• Lab grows 'mini human brains'
    'Miniature brains' have been grown from stem cells in two months

Bioanalytical

Lab grows 'mini human brains'

Aug 29 2013

Human brain tissues have successfully been grown in a laboratory from stem cells. The 'miniature brains' have been developed using a new £D culture system, which has resulted in pea-sized structures being grown. The latest study has been published in the journal 'Nature'.

Scientists have managed to grow miniature versions of human brains that are similar to a nine-week-old foetus' brain development. While the complex brain tissue shows high levels of development, scientists said that it is not capable of thought.

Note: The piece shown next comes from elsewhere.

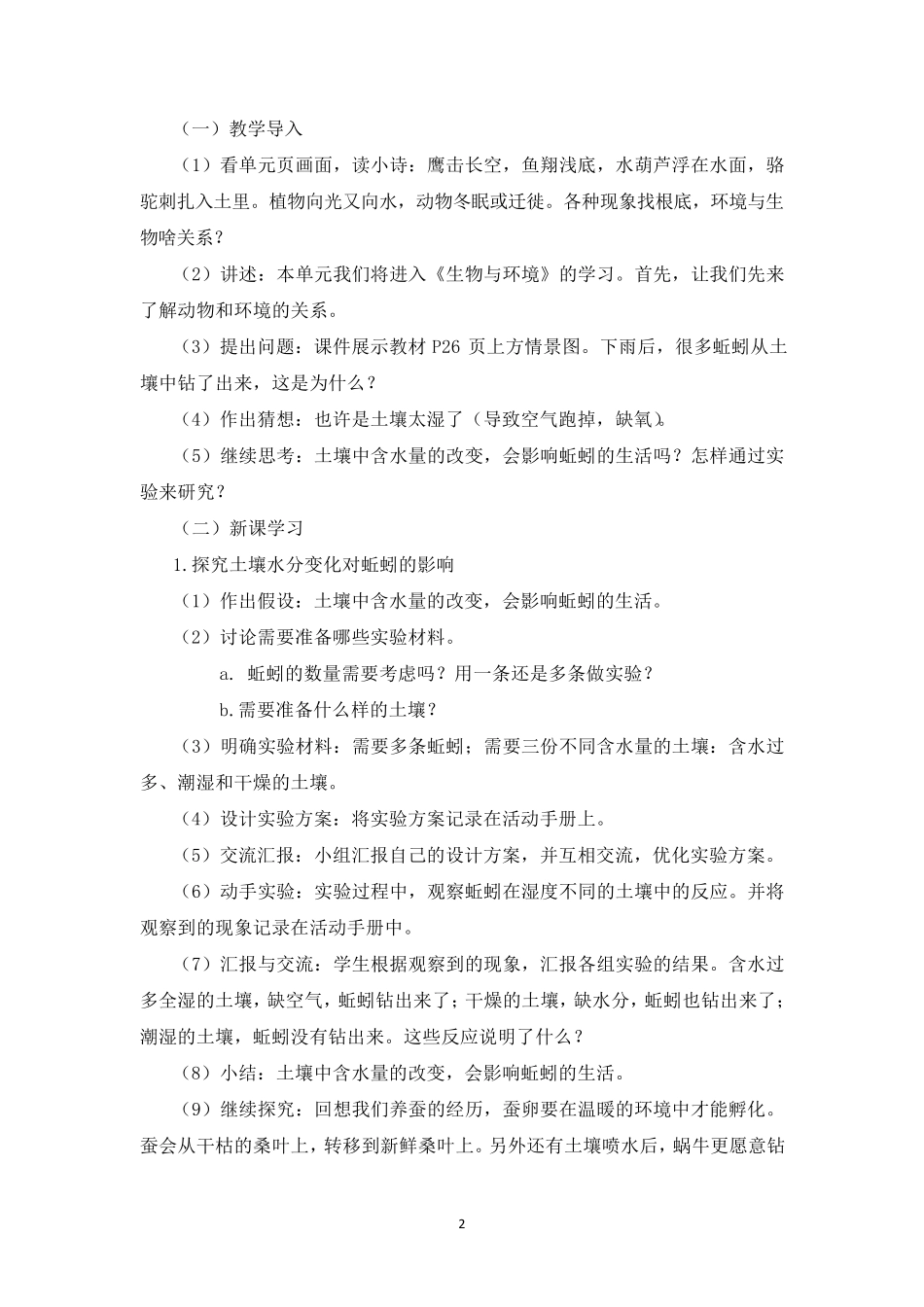 湘科版小学科学四年级下册第三单元《生物与环境》教学设计_第2页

The miniature brain structures were grown by researchers from the Institute of Molecular Biotechnology (IMBA) at the Austrian Academy of Sciences (OeAW). It is possible that the tissue could lead to the development of human brain model systems and help to understand how certain diseases are affected. It could also possibly help to create new treatment processes for certain types of illnesses.

Mouse embryonic fibroblasts were used to establish induced pluripotent stem (iPS) cells and embryonic stem cell lines. Scientists were able to recognise and document the growth conditions that allowed the stem cells to become different types of brain tissue.

Scientists used a previously research approach and modified it so as to produce neuroectoderm, which the nerve system grows from. They then used 3D culture to allow the complex tissues to grow in a gel base. Once the tissue had developed further it was placed in a spinning bioreactor, which resulted in the growth of definable brain regions within a period of three to four weeks. In total the process of growing the miniature brains took only two months and have so far survived for ten months.

The tissue reached a maximum size of four millimetres and, although they do not resemble a fully developed brain, the advances that they could help with are many.

Doctor Juergen Knoblich, one of the researchers, said: “This is one of the cases where size doesn't really matter. Our system is not optimised for generation of an entire brain and that was not at all our goal. Our major goal was to analyse the development of human brain (tissue) and generate a model system we can use to transfer knowledge from animal models to a human setting.”